** START OF DATASET ENTRIES **

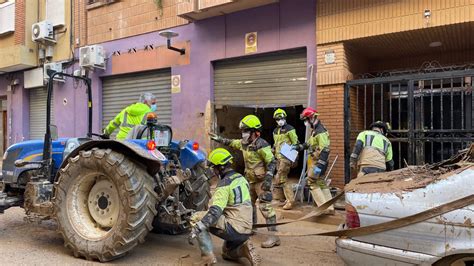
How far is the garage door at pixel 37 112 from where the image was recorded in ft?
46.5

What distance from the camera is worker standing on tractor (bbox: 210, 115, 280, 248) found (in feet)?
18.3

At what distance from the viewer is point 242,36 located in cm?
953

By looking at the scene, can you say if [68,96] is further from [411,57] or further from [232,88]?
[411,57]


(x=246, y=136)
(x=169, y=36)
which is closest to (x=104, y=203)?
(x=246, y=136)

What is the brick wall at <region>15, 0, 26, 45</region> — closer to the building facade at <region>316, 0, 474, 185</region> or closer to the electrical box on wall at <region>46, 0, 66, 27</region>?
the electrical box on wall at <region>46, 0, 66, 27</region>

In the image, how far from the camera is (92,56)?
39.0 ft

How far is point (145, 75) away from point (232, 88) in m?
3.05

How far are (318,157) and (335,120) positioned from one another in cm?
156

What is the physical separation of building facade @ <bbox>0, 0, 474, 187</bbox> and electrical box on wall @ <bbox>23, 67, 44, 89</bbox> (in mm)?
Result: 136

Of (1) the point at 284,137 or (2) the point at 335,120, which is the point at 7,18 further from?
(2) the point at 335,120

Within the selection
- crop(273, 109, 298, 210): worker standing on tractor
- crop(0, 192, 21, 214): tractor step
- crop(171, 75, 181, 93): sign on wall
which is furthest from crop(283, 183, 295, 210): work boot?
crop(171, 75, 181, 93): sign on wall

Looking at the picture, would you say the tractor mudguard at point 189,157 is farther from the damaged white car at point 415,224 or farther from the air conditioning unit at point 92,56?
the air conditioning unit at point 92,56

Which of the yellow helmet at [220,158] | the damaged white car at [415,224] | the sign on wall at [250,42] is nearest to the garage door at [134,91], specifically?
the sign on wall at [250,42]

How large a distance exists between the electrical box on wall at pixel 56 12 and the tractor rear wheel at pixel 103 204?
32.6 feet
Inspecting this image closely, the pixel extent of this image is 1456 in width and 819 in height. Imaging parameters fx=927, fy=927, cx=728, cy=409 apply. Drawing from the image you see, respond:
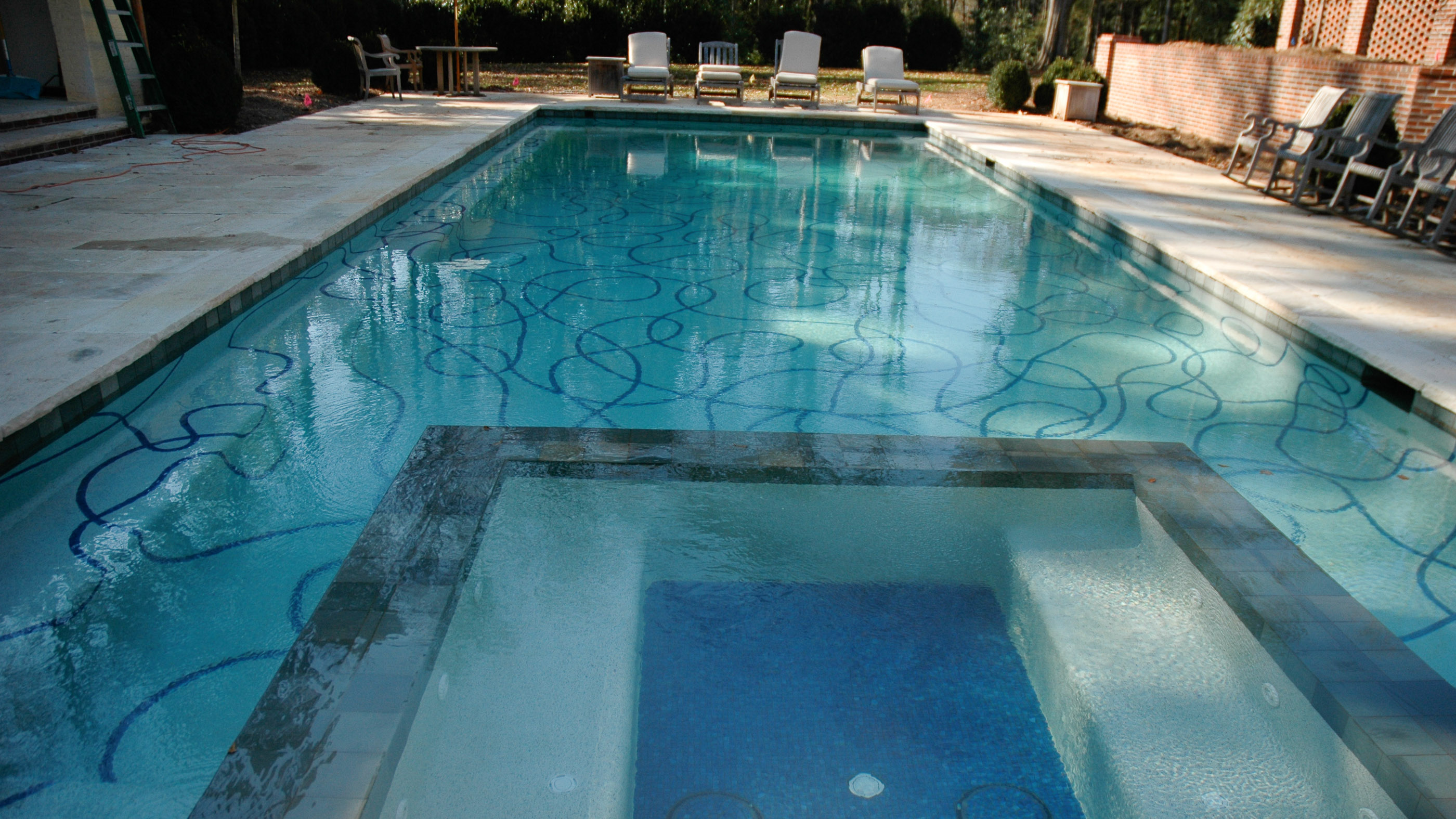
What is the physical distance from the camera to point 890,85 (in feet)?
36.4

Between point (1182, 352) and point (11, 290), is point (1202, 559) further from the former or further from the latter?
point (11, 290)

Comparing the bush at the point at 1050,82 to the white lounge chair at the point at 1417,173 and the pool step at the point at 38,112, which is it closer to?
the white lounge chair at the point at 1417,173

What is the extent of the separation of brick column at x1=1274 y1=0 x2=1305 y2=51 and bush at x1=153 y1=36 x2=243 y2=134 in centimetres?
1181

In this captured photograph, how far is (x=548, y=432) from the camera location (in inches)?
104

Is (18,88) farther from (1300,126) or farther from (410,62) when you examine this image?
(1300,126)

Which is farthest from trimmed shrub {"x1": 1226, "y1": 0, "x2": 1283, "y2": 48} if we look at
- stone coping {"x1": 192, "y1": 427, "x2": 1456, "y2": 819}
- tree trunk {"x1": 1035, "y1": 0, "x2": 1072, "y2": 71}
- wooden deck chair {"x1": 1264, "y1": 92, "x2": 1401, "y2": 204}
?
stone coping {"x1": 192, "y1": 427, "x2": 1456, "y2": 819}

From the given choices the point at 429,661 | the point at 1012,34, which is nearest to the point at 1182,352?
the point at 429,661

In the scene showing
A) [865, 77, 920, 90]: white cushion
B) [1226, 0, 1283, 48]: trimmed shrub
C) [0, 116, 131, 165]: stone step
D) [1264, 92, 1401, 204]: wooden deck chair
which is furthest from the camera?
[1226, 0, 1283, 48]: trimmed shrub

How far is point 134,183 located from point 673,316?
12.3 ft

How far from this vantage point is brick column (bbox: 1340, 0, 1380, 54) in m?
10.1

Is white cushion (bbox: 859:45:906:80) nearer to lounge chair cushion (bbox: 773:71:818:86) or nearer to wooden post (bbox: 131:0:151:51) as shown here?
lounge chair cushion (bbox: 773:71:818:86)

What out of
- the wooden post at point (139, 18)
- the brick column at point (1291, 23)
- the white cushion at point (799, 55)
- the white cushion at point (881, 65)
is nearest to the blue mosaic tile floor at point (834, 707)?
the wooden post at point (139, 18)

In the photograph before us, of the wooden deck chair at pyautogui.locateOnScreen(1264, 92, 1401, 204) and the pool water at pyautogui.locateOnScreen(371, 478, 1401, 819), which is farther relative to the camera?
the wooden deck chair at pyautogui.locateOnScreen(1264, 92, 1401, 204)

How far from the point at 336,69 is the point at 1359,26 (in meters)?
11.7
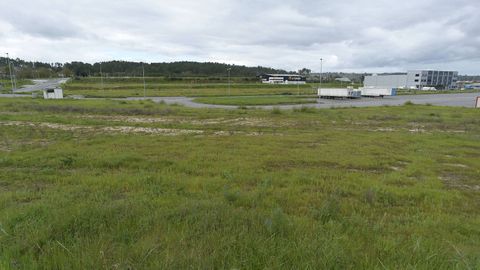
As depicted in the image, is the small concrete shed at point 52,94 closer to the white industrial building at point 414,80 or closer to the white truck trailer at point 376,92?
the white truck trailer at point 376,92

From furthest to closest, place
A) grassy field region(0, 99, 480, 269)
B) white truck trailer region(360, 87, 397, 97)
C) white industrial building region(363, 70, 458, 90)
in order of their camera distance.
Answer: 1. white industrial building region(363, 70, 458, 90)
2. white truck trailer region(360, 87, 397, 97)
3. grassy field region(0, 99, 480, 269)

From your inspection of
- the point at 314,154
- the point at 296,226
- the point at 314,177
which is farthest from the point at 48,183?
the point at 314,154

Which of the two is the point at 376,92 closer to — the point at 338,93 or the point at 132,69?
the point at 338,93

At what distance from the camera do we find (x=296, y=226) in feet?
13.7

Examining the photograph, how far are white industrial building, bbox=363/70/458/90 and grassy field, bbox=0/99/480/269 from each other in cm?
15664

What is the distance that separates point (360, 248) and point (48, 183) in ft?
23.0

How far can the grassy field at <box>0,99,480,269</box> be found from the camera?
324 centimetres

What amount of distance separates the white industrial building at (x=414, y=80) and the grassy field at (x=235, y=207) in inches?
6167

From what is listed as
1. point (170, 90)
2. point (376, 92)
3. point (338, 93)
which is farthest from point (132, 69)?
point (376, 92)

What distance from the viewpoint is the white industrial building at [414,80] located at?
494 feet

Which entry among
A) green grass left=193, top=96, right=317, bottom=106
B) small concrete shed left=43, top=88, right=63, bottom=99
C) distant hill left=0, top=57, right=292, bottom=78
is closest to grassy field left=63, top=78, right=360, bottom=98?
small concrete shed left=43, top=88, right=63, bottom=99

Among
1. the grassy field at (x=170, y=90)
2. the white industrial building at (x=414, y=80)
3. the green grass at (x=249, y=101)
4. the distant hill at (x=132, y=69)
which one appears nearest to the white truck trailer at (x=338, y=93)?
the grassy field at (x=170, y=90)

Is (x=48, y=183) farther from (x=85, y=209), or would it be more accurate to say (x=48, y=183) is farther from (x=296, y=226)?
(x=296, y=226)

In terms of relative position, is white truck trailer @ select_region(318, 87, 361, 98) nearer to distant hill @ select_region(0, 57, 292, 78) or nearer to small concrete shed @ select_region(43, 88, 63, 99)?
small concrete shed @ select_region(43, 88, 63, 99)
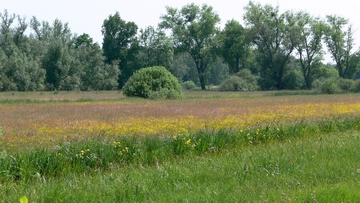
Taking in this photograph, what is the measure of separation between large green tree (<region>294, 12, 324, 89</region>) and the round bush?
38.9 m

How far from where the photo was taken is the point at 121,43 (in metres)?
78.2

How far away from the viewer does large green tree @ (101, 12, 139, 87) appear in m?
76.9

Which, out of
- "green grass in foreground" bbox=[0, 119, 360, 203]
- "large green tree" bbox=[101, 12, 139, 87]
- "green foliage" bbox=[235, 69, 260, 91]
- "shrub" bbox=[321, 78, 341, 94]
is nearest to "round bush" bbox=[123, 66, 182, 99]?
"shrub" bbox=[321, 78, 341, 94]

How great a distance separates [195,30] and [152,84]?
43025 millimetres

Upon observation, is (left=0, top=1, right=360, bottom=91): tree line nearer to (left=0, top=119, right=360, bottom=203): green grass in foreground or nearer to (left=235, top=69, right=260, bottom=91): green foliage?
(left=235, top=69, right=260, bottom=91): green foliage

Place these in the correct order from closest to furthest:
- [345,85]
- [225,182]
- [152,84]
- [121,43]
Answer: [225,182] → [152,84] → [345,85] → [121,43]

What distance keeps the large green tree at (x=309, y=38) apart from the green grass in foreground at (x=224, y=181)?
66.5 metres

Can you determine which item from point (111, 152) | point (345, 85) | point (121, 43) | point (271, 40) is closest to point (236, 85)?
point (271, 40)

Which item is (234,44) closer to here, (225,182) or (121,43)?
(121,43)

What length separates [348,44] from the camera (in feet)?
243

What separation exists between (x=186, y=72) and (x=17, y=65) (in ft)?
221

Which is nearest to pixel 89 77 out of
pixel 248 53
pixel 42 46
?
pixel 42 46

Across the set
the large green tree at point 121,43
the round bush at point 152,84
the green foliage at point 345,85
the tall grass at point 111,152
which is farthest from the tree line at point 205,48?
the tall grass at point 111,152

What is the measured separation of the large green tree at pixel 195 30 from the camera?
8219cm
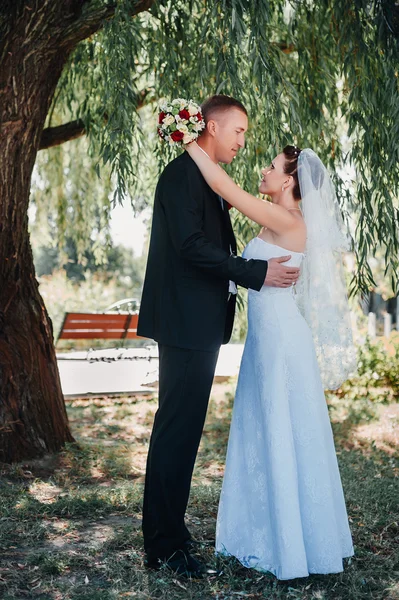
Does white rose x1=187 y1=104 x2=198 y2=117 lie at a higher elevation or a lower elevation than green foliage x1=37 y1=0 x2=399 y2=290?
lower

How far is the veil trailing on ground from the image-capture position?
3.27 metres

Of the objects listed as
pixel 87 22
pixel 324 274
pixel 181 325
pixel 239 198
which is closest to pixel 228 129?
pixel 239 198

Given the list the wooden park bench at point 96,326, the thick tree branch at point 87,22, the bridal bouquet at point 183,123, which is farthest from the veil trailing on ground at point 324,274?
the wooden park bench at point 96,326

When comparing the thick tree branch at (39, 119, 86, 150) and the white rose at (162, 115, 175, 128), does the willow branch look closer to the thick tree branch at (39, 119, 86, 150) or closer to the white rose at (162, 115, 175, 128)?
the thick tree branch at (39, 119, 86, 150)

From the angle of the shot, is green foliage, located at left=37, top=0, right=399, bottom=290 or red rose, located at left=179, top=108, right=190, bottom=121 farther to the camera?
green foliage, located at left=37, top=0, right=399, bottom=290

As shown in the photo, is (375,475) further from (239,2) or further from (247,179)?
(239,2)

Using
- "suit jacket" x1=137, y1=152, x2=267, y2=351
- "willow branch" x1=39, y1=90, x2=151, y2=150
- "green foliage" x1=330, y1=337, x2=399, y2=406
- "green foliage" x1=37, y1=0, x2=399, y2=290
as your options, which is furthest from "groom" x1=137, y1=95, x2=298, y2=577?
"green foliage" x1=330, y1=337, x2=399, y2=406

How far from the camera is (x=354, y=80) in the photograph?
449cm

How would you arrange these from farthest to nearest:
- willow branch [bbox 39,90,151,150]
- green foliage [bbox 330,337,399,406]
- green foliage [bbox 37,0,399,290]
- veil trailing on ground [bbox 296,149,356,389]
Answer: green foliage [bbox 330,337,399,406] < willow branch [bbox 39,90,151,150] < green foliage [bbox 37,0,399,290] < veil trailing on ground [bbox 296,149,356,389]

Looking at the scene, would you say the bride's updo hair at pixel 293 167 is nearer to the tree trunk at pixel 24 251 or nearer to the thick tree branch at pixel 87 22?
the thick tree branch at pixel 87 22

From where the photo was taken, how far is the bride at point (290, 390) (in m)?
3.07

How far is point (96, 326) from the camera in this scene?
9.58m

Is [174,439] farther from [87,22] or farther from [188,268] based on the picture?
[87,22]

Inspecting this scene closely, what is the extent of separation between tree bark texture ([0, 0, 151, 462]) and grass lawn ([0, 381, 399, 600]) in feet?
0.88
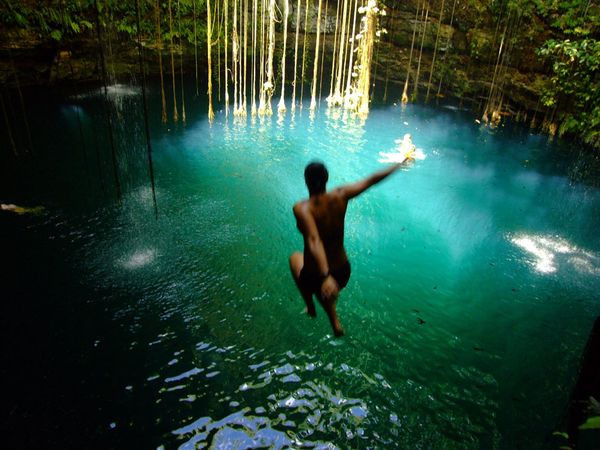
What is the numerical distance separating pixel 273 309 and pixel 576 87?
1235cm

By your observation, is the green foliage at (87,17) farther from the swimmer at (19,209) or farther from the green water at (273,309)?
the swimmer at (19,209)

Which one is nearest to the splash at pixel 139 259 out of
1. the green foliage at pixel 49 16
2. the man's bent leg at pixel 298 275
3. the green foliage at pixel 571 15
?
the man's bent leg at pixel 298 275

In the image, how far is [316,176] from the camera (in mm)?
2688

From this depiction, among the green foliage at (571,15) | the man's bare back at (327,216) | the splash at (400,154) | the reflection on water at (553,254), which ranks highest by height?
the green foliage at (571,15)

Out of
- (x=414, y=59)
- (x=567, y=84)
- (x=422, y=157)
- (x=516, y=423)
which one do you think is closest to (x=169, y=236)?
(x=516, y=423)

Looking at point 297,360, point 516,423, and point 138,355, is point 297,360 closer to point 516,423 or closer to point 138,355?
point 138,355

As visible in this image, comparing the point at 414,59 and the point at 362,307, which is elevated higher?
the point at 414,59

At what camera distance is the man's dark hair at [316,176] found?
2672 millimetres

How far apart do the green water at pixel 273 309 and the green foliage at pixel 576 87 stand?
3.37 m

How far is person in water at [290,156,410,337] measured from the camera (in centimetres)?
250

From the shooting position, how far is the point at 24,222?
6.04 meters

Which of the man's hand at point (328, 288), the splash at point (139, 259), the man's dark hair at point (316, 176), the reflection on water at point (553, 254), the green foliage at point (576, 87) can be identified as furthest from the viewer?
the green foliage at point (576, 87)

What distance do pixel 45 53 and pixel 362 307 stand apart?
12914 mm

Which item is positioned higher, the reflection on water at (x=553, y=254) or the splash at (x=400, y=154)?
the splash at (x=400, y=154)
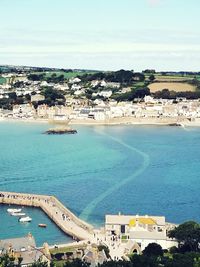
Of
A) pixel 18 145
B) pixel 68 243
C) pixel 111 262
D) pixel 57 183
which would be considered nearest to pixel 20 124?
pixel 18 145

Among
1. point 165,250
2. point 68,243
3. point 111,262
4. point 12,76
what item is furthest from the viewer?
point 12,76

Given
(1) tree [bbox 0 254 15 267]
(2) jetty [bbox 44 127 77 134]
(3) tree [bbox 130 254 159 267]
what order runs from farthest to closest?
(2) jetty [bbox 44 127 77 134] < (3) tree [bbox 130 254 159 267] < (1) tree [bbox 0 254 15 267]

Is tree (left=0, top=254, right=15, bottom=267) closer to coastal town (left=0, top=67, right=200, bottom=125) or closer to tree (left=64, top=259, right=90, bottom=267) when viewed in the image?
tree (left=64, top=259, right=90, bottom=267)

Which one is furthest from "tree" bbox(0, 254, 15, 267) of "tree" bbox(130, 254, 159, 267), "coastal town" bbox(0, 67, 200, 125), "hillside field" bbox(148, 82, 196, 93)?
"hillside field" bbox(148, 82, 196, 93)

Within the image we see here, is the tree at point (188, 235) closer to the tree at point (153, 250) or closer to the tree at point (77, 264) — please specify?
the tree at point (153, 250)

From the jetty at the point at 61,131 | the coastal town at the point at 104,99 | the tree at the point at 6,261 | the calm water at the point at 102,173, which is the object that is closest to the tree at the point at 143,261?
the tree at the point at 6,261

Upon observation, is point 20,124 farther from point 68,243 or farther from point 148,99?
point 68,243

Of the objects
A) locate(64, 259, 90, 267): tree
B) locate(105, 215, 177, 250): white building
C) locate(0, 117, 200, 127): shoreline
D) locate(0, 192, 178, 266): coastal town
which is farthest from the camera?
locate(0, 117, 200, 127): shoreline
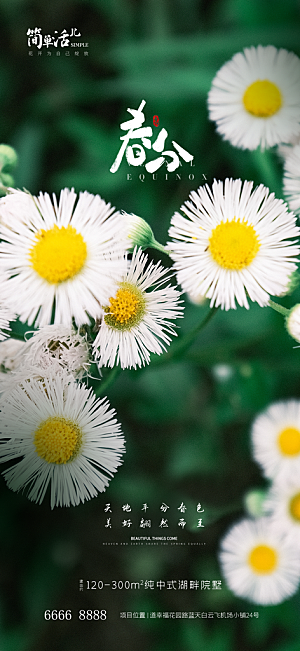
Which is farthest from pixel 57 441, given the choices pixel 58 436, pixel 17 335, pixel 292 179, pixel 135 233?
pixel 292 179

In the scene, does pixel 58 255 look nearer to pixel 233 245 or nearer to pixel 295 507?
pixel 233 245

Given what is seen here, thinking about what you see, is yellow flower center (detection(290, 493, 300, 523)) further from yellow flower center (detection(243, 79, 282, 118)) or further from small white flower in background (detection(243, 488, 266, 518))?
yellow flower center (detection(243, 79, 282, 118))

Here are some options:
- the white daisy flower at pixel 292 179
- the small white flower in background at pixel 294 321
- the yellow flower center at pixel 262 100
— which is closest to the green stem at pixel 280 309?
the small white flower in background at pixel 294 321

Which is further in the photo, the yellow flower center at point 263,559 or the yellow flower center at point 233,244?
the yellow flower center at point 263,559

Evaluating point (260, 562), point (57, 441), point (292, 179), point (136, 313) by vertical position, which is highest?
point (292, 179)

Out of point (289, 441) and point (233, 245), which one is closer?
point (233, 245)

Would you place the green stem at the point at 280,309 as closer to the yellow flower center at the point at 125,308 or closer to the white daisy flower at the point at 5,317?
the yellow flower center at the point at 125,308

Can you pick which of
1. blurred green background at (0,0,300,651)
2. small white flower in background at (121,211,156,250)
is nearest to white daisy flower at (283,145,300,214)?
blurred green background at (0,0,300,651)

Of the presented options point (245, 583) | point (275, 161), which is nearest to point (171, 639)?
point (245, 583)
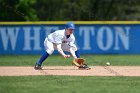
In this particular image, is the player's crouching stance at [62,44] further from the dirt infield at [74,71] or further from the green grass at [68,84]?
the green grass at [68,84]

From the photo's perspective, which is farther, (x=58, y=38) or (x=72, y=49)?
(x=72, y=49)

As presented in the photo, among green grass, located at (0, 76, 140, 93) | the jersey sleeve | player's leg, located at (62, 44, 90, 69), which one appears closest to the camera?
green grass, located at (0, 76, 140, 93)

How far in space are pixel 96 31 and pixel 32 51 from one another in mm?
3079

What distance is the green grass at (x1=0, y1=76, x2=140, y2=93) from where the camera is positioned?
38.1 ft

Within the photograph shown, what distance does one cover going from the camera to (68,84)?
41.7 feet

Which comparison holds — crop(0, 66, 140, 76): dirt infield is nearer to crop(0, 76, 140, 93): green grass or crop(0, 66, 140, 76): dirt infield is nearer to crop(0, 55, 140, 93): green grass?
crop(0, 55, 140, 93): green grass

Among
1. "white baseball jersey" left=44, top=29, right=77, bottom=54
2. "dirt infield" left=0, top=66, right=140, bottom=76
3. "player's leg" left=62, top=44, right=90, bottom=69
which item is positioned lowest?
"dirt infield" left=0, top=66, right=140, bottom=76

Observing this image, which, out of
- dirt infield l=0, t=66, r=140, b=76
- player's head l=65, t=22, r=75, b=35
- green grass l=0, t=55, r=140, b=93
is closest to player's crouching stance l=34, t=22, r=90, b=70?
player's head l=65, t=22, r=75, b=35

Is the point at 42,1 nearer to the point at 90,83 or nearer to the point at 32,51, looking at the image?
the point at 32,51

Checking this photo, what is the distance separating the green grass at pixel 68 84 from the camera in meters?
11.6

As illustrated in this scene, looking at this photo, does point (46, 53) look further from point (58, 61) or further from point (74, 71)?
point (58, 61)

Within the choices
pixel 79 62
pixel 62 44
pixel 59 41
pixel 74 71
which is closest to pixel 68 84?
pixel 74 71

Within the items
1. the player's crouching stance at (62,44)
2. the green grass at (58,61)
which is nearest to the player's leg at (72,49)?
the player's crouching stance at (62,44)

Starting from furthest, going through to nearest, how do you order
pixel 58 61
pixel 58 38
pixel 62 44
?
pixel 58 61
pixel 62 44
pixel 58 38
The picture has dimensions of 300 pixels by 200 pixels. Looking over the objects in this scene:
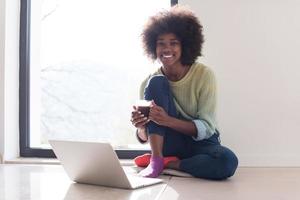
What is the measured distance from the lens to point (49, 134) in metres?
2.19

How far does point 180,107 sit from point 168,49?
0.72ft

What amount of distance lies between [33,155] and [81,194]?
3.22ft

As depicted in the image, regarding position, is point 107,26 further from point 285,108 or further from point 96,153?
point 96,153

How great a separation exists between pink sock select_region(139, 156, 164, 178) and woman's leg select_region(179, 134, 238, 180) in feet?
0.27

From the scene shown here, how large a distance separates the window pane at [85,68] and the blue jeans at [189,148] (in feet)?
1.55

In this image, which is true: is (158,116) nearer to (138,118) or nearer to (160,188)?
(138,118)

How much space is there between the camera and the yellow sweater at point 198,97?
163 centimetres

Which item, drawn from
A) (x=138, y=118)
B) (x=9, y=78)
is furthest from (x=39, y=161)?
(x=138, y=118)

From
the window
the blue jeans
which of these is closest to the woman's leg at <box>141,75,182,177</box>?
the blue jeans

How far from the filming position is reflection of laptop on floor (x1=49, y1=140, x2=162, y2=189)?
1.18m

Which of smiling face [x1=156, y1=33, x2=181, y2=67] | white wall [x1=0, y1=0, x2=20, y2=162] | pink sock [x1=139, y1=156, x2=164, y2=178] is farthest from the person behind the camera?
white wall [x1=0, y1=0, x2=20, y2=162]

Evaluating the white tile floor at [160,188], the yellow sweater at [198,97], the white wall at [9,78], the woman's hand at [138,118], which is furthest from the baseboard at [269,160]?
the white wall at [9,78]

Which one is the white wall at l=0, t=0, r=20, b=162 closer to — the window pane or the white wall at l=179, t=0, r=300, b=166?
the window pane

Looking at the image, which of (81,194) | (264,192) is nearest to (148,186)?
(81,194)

** END OF DATASET ENTRIES **

**AIM OF THE TASK:**
Set down exactly and only the lines from the line that contains "The picture has" through the last line of the entries above, with both of those lines included and the pictures left out.

**RESPONSE FOR THIS EXERCISE:**
The picture has dimensions of 300 pixels by 200 pixels. Looking over the objects in this scene:
What is the measured distance from the lens to point (49, 134) in metres?
2.19

How far does point 180,107 sit from point 168,49?
0.72ft

What amount of distance lies between [33,155] and [81,194]?
3.22ft

As depicted in the image, regarding position, is point 107,26 further from point 285,108 or further from point 96,153?
point 96,153

How great a separation exists between pink sock select_region(139, 156, 164, 178) and woman's leg select_region(179, 134, 238, 180) in feet?
0.27

From the scene shown here, how large a distance separates the window pane at [85,68] and the blue jeans at [189,148] (in feet)?
1.55

In this image, which is true: is (158,116) nearer to (138,118) or nearer to (160,188)?
(138,118)

How much space is there between the camera and the yellow sweater at point 198,97?
163 centimetres

Which item, drawn from
A) (x=138, y=118)
B) (x=9, y=78)
is furthest from (x=39, y=161)?
(x=138, y=118)

From
the window
the blue jeans
which of these is closest to the woman's leg at <box>141,75,182,177</box>?
the blue jeans

How far from the filming position is reflection of laptop on floor (x1=49, y1=140, x2=162, y2=189)?
1.18m

Which of smiling face [x1=156, y1=33, x2=181, y2=67] | white wall [x1=0, y1=0, x2=20, y2=162] | pink sock [x1=139, y1=156, x2=164, y2=178] is farthest from the person behind the camera?
white wall [x1=0, y1=0, x2=20, y2=162]

Evaluating the white tile floor at [160,188], the yellow sweater at [198,97], the white wall at [9,78], the woman's hand at [138,118], which is furthest from the baseboard at [269,160]?
the white wall at [9,78]

Which one is the white wall at l=0, t=0, r=20, b=162 closer to — the window pane or the white wall at l=179, t=0, r=300, b=166?
the window pane

Looking at the image, which of (81,194) | (264,192) is nearest to (148,186)?
(81,194)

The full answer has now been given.